Nella produzione di video e film, abbiamo assistito all’epocale passaggio dall’analogico al digitale. Quando il “nastro magnetico” ha lasciato spazio ai programmi per montaggi in digitale, semplificando il lavoro e rendendolo “domestico” attraverso il PC, si è attuata una vera rivoluzione!!! Gradualmente la mia generazione ha pensato di liberarsi definitivamente dello studio e dei montatori che ogni volta facevano pesare le difficoltà del loro delicato servizio. Decisi anch’io di imparare! In quel momento la Apple aveva un programma, FINAL CUT con il quale feci il mio salto nel vuoto pur di rendermi autonomo. La fase iniziale fu illuminante per diversi aspetti: compresi molte cose sul processo di montaggio, sulla creatività che viene stimolata mettendolo in atto, sulle ampie scelte possibili, sullo sviluppo del lavoro secondo le coordinate della mia fantasia, nonché, la fatica di apprendere “un sistema” distante dalla mia esperienza. Ma è stato utile anche per riflettere sulla relazione con i miei collaboratori.

Mi cimentavo nel montaggio di video per intere giornate ed ogni tanto il PC si bloccava. Ricorrevo allora alla “consulenza” della generazione più giovane, a mio figlio Matteo, che sembrava avesse preso lezioni d’informatica già nel grembo materno e così lo chiamavo spesso.  Mi si presentava dicendo: “Che ti è successo?” Uno sguardo curioso e attento al PC e dopo un po’ esclamava con padronanza: “Ah si ma è facile…” E risolveva il problema. Passavano almeno altre due, tre ore e si bloccava di nuovo e di nuovo chiamavo Matteo e lui: “Papà non hai ancora capito … spostati un attimo!” Smanettava per una manciata di secondi e poi concludeva: “Che ci vuole, è facile”, e se ne andava. 

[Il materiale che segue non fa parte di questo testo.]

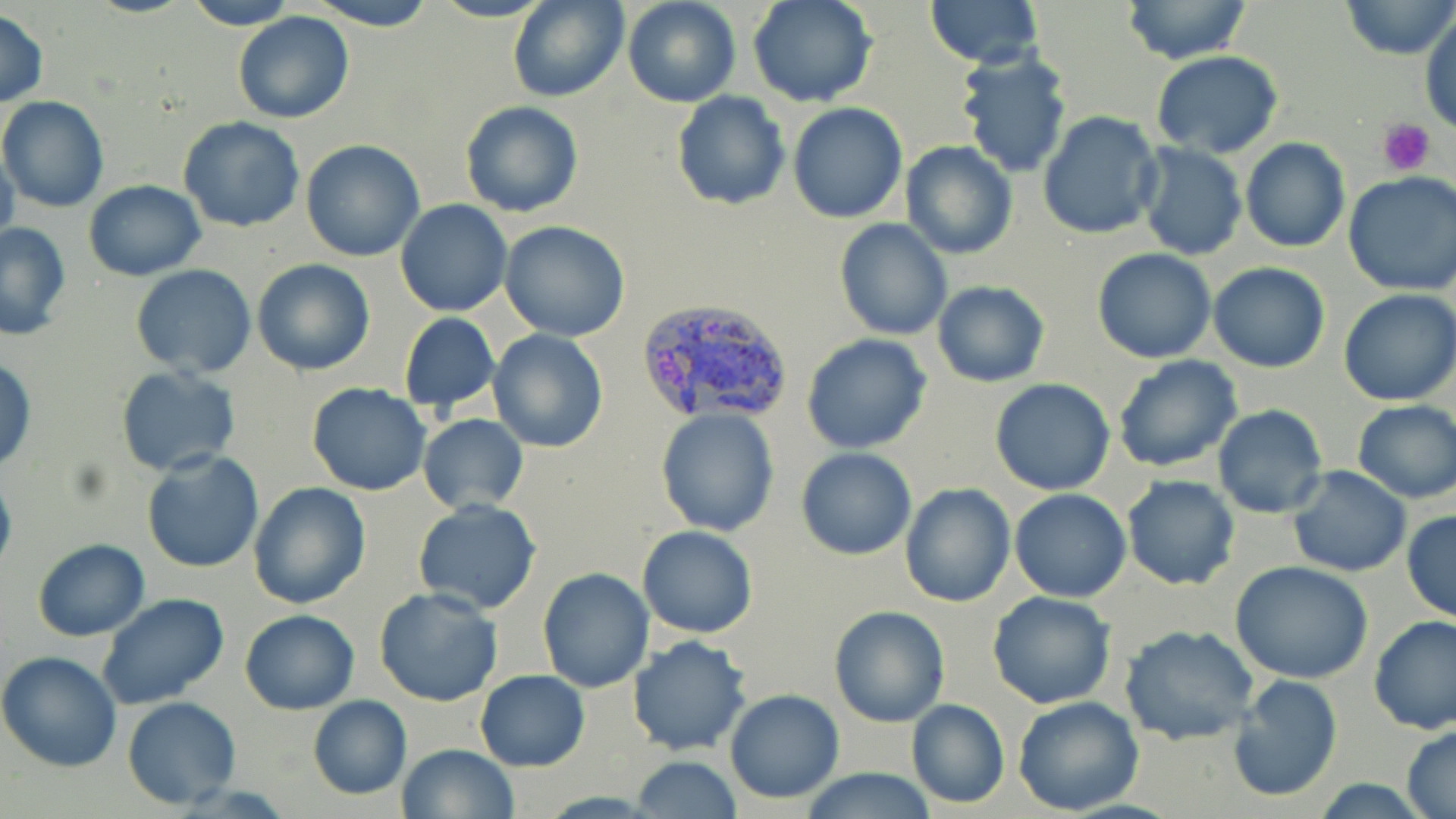 Approximate bounding boxes as [x1, y1, x2, y2] in pixels. Uninfected red blood cell locations: [183, 0, 296, 30], [305, 0, 439, 31], [509, 0, 629, 103], [622, 0, 740, 108], [748, 0, 876, 108], [925, 0, 1043, 67], [1118, 0, 1254, 65], [1341, 0, 1454, 60], [0, 7, 47, 108], [232, 12, 354, 124], [1420, 12, 1455, 132], [955, 49, 1073, 177], [1152, 52, 1283, 159], [670, 90, 791, 212], [0, 96, 109, 212], [460, 100, 584, 219], [786, 102, 907, 223], [1038, 111, 1164, 241], [177, 116, 306, 234], [1240, 138, 1350, 253], [299, 139, 426, 261], [900, 141, 1018, 259], [1135, 143, 1247, 260], [0, 148, 20, 260], [1342, 171, 1456, 296], [83, 180, 207, 280], [395, 201, 511, 317], [834, 217, 953, 341], [499, 219, 631, 342], [0, 222, 72, 340], [1093, 248, 1216, 363], [252, 258, 376, 377], [1208, 262, 1330, 373], [131, 265, 257, 378], [931, 282, 1050, 387], [1338, 289, 1456, 405], [398, 312, 501, 414], [487, 329, 609, 453], [802, 334, 932, 455], [1113, 356, 1242, 474], [0, 359, 37, 474], [114, 366, 240, 476], [989, 379, 1115, 496], [307, 381, 432, 496], [1351, 400, 1456, 504], [1211, 404, 1328, 520], [656, 408, 782, 537], [418, 413, 528, 514], [141, 449, 266, 572], [796, 449, 918, 560], [1286, 466, 1412, 577], [0, 470, 16, 582], [1120, 474, 1241, 590], [248, 482, 371, 609], [900, 483, 1014, 608], [1010, 489, 1130, 602], [411, 498, 542, 615], [1402, 509, 1456, 625], [638, 525, 758, 638], [32, 538, 150, 641], [1230, 561, 1374, 684], [536, 567, 655, 693], [373, 587, 504, 706], [987, 591, 1117, 710], [97, 594, 229, 712], [829, 605, 949, 727], [240, 609, 360, 713], [1368, 614, 1456, 735], [1120, 625, 1260, 747], [625, 635, 751, 756], [0, 650, 122, 773], [475, 669, 589, 773], [1225, 675, 1343, 804], [724, 689, 846, 804], [308, 695, 412, 800], [1011, 695, 1144, 815], [122, 696, 242, 808], [906, 699, 1010, 809], [1401, 724, 1456, 818], [397, 744, 518, 818], [630, 757, 745, 817], [797, 768, 938, 819]. Platelet locations: [1380, 119, 1436, 176]. Plasmodium vivax-infected red blood cell locations: [637, 296, 796, 424]. Slide-level diagnosis: Plasmodium vivax. One field of a larger specimen. Light microscopy. Image is 1456×819 pixels. May-Grünwald-Giemsa-stained preparation. 1000x magnification. Thin blood film.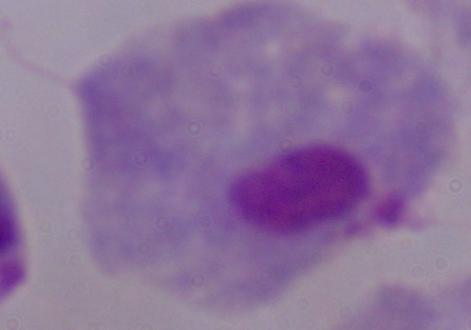
Captured at 1000x magnification. A trichomonad is seen. Micrograph.Name the parasite shown.
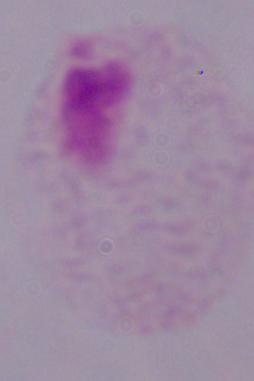

A trichomonad.

1000x magnification. Photomicrograph.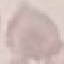 Malaria status: uninfected. Acquired by smartphone through the microscope eyepiece. Cell patch, automatically extracted from a larger field of view and resized to 64 × 64 pixels. Giemsa stain. Thin blood film.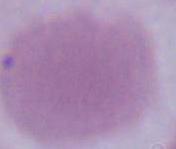
magnification: 1000x
identification: red blood cell
modality: photomicrograph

Io non riuscivo a capirmi, mi sentivo ebete, provavo una grande frustrazione. Pensavo di chiamare un tecnico per evitare l’umiliazione. Ma non facevo in tempo a pensarlo che ancora una volta il PC si bloccava. Cercavo di “saltare” il passaggio dell’apprendimento, con la fatica che richiede. E mi è servito da lezione perché io non abbia mai con nessuno un fare sicuro per le competenze acquisite: chi si sforza di imparare, può provare disagio se chi deve insegnare non ha un atteggiamento paziente e rispettoso. Ognuno ha i suoi tempi di apprendimento e deve essere messo nella condizione migliore per imparare, senza paura di un giudizio. Ho capito che non esistono cose facili e cose difficili, esistono piuttosto cose che io so fare e cose che non so fare. Non devo sostituirmi o presentarmi come un modello: una volta apprese le regole di base e ascoltati i consigli di chi ha esperienza, ognuno deve percorrere la sua strada, tra fallimenti e conquiste.

Mi piace concludere con una sollecitazione che ci viene dal grande Luigi Pirandello, tratta dalla commedia “L’uomo dal fiore in bocca”. In fondo, è un suggerimento per prendere la vita in mano e farla passare attraverso di noi per gustarla fino in fondo:

Ma ci sono, di questi giorni, certe buone albicocche… Come le mangia lei? Con tutta la buccia, è vero? Si spaccano a metà: si premono con due dita, per lungo, come due labbra succhiose… Ah che delizia…

Provate a ripetere questo gesto con le due dita e degustate una buona albicocca.

P.S. Non c’è bisogno di dirlo a tutti.